Another potential option to improve peer review is a wholescale systemic change, with peer review adopting an alternative model. Several alternative peer-review models have been suggested, including the use of “as-is (paper is assessed on its initial merit with no suggested changes offered),” “double-blind (reviewer and author identity redacted),” and “total transparency (all reviewer comments and author responses made public)” models. Others have suggested the use of reviewer training [1, 2, 13]. Unfortunately, when alternative models have been assessed, they have not had measurable success in improving the peer-review process [14,15,16,17]. This is not surprising, and we argue that no model of peer review can succeed unless those within the system behave in a way that upholds the system’s integrity.
Beaumont [7] and Gerwing and Rash [8] contend that a peer review code of conduct is required to promote good reviewer behaviour while minimizing harmful behaviours.

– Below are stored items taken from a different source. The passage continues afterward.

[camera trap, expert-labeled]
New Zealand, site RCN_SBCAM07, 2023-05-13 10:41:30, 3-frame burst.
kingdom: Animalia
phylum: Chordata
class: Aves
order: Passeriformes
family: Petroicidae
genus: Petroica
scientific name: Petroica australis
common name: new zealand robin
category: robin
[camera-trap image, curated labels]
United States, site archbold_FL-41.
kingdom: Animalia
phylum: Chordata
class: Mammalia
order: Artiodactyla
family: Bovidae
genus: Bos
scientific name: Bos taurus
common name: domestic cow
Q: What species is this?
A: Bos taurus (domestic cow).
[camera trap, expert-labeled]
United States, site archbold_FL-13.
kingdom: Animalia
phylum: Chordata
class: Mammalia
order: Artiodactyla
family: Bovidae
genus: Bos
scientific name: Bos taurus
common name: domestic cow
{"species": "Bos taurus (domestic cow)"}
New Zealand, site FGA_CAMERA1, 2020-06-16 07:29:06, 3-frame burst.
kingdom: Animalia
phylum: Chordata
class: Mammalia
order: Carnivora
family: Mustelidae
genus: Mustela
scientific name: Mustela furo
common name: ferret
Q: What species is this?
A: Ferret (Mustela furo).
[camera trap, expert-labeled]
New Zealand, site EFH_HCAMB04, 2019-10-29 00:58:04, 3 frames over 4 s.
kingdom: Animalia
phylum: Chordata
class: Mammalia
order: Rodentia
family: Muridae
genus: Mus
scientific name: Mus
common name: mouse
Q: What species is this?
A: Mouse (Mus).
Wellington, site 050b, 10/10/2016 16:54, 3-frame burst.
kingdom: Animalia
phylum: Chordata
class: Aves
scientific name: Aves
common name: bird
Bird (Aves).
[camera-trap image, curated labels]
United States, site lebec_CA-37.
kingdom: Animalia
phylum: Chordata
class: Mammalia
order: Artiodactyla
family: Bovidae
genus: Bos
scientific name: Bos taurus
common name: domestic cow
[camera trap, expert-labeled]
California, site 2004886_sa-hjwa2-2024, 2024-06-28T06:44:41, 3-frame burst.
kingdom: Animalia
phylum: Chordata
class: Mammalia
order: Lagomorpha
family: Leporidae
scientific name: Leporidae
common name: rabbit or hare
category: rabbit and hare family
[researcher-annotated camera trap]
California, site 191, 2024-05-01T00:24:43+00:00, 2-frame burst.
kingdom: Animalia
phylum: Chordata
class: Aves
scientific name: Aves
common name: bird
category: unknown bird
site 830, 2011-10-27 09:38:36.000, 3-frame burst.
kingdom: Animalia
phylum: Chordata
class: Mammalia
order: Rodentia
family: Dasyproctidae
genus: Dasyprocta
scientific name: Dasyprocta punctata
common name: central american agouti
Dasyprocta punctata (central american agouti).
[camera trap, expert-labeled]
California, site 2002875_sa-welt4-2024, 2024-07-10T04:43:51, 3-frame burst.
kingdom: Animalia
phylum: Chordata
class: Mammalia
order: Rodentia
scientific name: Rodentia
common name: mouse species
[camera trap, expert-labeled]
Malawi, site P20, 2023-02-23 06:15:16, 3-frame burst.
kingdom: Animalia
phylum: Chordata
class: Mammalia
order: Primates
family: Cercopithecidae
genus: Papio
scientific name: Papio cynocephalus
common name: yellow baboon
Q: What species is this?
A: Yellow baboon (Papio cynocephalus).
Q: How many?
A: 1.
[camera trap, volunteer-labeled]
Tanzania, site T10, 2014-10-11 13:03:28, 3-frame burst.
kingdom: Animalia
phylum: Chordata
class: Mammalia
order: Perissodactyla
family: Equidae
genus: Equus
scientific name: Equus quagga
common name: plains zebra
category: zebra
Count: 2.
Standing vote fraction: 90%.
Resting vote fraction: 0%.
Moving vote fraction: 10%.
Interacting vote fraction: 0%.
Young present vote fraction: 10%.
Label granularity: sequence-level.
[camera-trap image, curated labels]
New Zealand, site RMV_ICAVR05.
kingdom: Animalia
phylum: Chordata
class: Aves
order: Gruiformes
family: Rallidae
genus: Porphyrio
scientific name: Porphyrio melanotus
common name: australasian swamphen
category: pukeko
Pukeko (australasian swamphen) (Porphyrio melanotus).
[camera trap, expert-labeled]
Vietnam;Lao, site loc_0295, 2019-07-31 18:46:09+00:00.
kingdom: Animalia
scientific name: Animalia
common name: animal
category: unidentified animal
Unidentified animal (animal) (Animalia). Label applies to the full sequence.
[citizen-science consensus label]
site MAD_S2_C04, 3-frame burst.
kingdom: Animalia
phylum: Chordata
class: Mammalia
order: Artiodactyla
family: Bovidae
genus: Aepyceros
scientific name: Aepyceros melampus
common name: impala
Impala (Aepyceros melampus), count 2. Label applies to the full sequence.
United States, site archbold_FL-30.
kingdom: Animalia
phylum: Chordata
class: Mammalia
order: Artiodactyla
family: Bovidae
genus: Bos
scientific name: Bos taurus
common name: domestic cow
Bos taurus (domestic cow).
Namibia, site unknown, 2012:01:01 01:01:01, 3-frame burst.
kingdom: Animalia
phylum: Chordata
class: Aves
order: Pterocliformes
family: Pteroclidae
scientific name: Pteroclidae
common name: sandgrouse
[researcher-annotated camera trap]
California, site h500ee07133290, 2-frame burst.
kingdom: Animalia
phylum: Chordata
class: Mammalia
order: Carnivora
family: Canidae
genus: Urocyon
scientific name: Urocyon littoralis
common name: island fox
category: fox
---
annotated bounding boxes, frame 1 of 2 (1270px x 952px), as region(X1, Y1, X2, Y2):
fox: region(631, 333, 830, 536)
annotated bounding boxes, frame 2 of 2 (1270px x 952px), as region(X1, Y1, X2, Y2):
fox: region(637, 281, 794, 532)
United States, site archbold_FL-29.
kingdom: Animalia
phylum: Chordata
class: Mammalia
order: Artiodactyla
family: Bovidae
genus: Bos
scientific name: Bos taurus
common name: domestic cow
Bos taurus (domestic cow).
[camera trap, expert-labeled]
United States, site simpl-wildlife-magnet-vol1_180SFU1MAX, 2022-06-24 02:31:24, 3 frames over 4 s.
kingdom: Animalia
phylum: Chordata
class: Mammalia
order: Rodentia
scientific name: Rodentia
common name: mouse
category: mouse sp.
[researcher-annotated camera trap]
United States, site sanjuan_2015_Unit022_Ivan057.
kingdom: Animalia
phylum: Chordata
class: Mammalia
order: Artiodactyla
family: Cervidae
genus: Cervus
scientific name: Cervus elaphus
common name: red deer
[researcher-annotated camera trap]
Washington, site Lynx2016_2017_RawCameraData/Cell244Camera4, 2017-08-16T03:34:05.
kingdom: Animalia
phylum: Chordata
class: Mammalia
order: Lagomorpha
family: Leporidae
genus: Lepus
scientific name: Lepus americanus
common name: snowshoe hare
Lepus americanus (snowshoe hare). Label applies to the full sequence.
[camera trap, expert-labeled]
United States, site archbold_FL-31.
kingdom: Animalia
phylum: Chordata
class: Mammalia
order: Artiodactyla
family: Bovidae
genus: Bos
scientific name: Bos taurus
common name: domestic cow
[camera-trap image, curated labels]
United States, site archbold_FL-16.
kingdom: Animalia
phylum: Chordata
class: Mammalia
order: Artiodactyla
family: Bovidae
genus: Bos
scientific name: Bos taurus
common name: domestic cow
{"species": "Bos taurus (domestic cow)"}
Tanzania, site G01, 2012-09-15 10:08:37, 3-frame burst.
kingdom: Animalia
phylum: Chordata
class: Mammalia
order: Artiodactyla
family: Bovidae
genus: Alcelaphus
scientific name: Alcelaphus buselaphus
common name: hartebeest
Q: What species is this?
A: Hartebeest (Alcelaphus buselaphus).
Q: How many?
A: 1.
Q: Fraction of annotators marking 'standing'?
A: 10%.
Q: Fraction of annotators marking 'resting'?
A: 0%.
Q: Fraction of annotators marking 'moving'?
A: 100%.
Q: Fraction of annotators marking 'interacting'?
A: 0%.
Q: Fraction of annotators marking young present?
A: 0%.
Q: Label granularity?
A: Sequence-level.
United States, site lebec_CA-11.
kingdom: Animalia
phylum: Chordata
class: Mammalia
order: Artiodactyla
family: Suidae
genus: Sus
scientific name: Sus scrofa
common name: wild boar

Gerwing and Rash [8] provide an example of what a peer review code of conduct could entail. Scientific codes of conduct already exist in some fields, such as for professional engineers or biologists. Unfortunately, such codes of conduct do not extend to peer review. While some journals offer guidelines around reviewer behaviour, this is far from the norm. Further, such guidelines lack the rigor of an accepted professional code of conduct [8]. Based on the findings of our investigation, we endorse the adoption of a peer review code of conduct. If an explicit code of conduct was available to guide reviewer behaviour, as well as to judge conduct against, editors would not be required to make judgement calls as often. If issues are detected with reviewer comments, Editors could request that reviewers provide feedback that conforms to the code of conduct. Therefore, assisting editors in what is admittedly a difficult job (to say nothing of finding reviewers in the first place). Finally, peer-reviewer training could be designed around such codes of conduct to provide a universal standard.